Taken in its entirety from AACSB's Biz Ed magazine Nov/Dec 2012 issue "Where Technology meets Business", www.e-digitaleditions.com/i/90487/51
(Research paper, "Analyst Coverage, Information, and Bubbles", on SSRN, June 2012)
Market bubbles like the one that preceded the recent housing collapse could be mitigated or even prevented if governments and regulatory bodies shared information with the public about factors that determine an asset’s value. This is the finding of research by Timothy Burch and Sandro Andrade of the University of Miami School of Business Administration in Florida, and Jiangze Bian of the University of International Business and Economics in Beijing (Wikipedia), China.
The group examined China’s stock market during a six-month period in 2007 when stock prices nearly tripled and trading activity nearly quadrupled. They found that stocks with the most analyst coverage had significantly smaller bubbles than those with no analyst coverage. For example, stocks with 20 analysts reporting on them had bubbles that were more than 60 percent smaller than stocks with no analyst coverage. “Our research shows that making relevant information about an asset readily available reduces disagreement, which in turn makes bubbles less severe,” says Burch.

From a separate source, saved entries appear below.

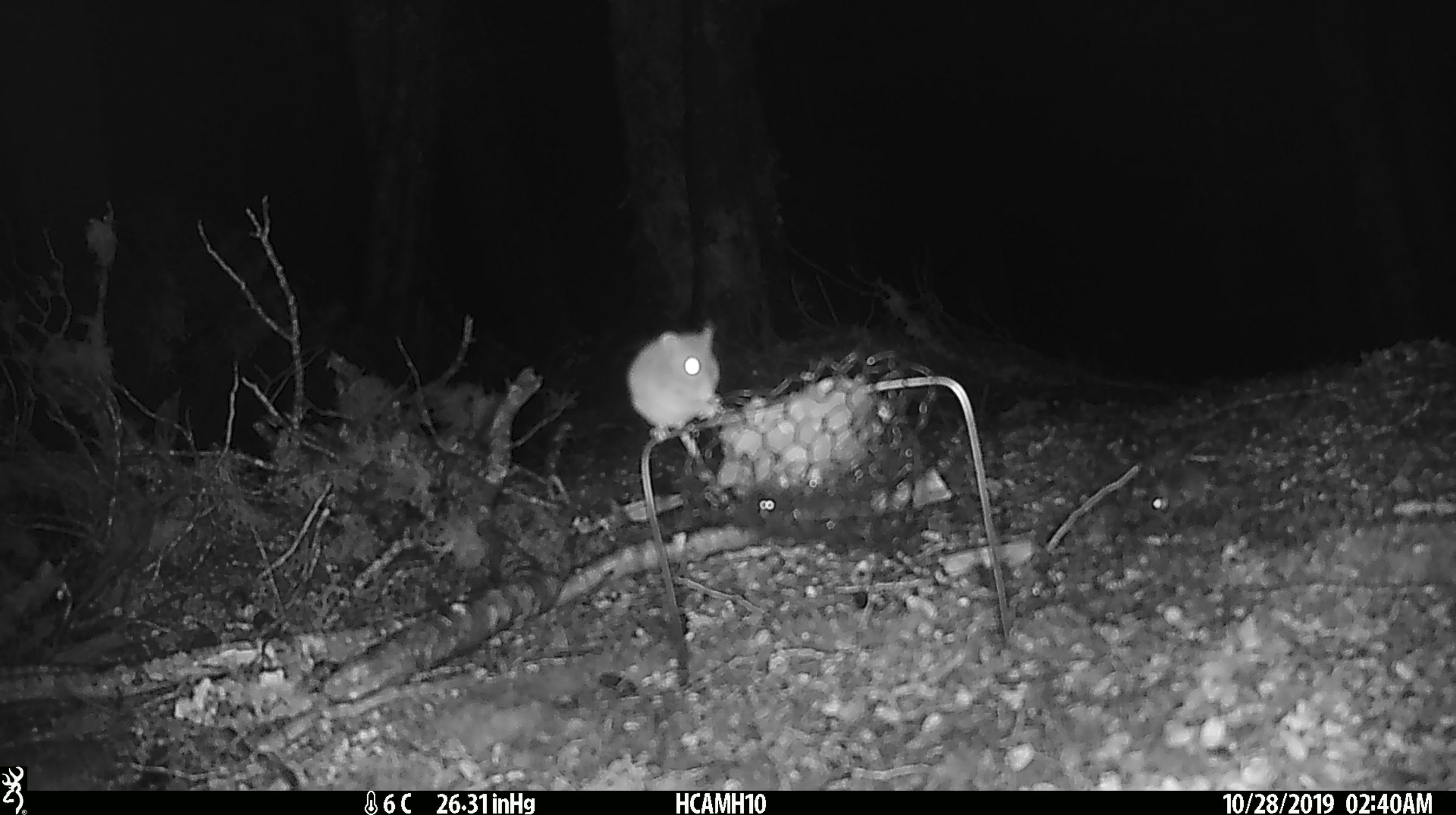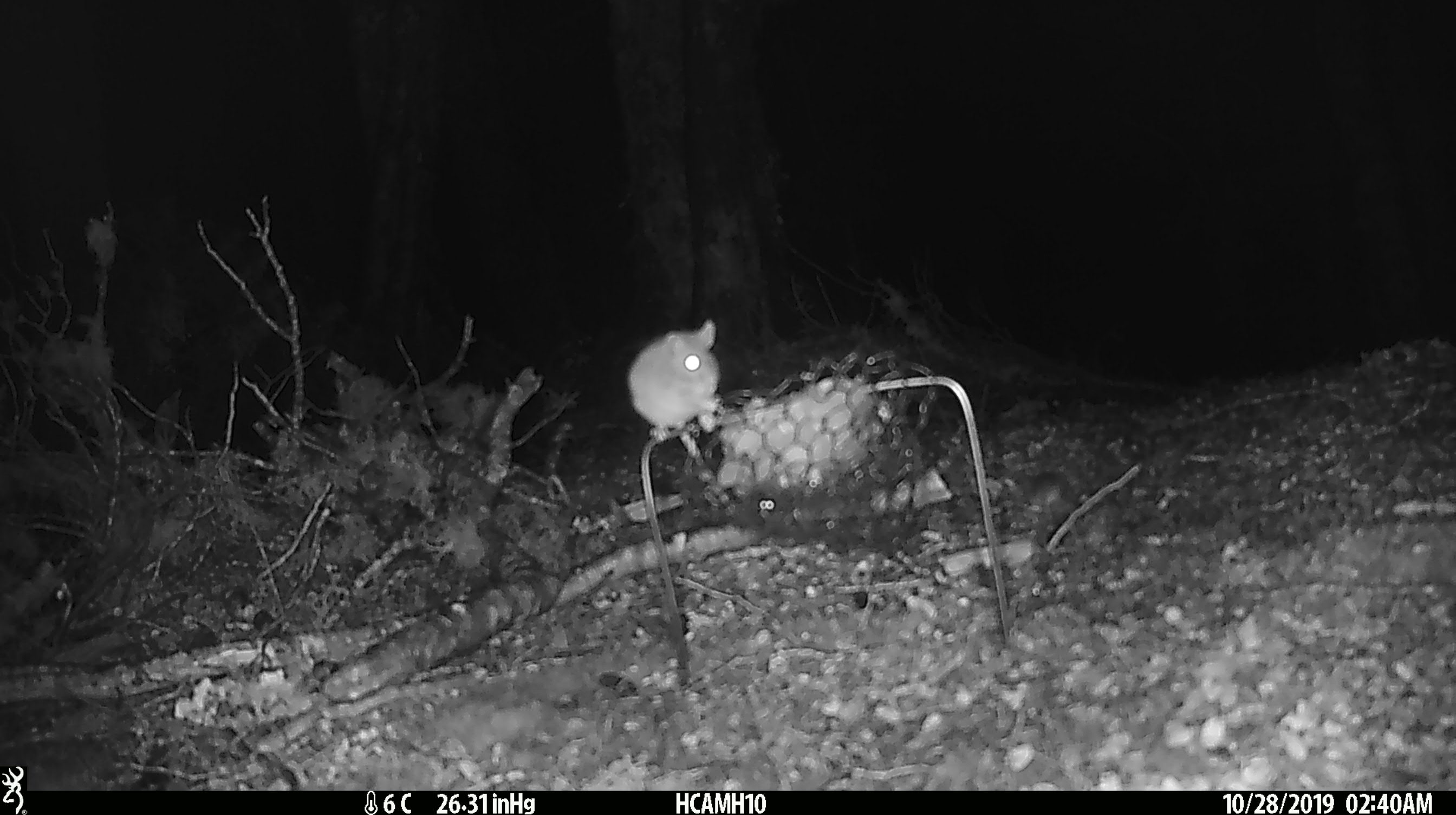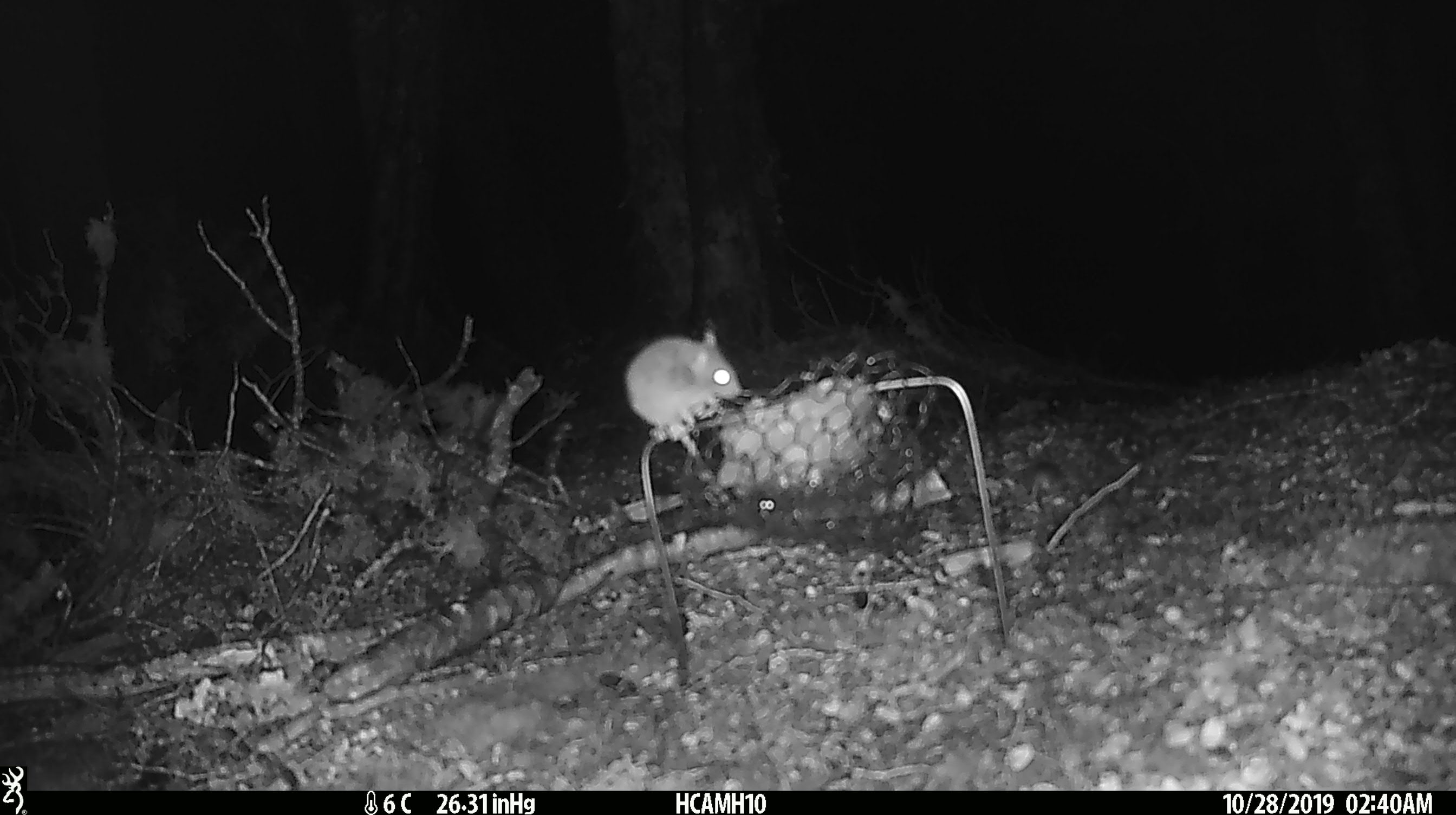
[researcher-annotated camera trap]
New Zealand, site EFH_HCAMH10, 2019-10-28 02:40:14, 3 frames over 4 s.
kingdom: Animalia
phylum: Chordata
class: Mammalia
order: Rodentia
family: Muridae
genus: Mus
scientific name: Mus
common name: mouse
Mouse (Mus).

The researchers suggest that to limit bubbles in the stock market, government agencies could collect and disseminate information and even subsidize analyst research where needed. To reduce the odds and severity of real estate market bubbles, governments and regulatory agencies could disseminate information about transactions, appraisals, rental yields, vacancies, demographic/migration trends, prospective changes in zoning laws, and real-property borrowing statistics.

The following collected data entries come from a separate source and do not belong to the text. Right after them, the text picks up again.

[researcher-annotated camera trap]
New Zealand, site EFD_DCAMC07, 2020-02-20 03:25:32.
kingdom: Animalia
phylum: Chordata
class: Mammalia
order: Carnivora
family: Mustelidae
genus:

“This could be achieved by creating a ‘Kelley Blue Book’ for real estate—a centralized, well-promoted Web site where everyone could go before making real estate decisions,” says Andrade. “Analyst Coverage, Information, and Bubbles” is forthcoming in the Journal of Financial and Qualitative Analysis.
Abstract:
This paper uses the unique setting of the 2007 stock market bubble in China to examine whether information dissemination mitigates bubbles. Using multiple measures of bubble intensity for each stock, we find significantly smaller bubbles in stocks with greater analyst coverage. The abating effect of analyst coverage on bubble intensity is weaker when there is greater disagreement among analysts. This suggests that, in line with resale option theories of bubbles, one channel through which analyst coverage mitigates bubbles is by coordinating investors' beliefs. Consistent with this particular information mechanism, stock turnover is negatively correlated with analyst coverage, and the abating effect of analyst coverage on stock turnover is weaker when there is more disagreement among analysts.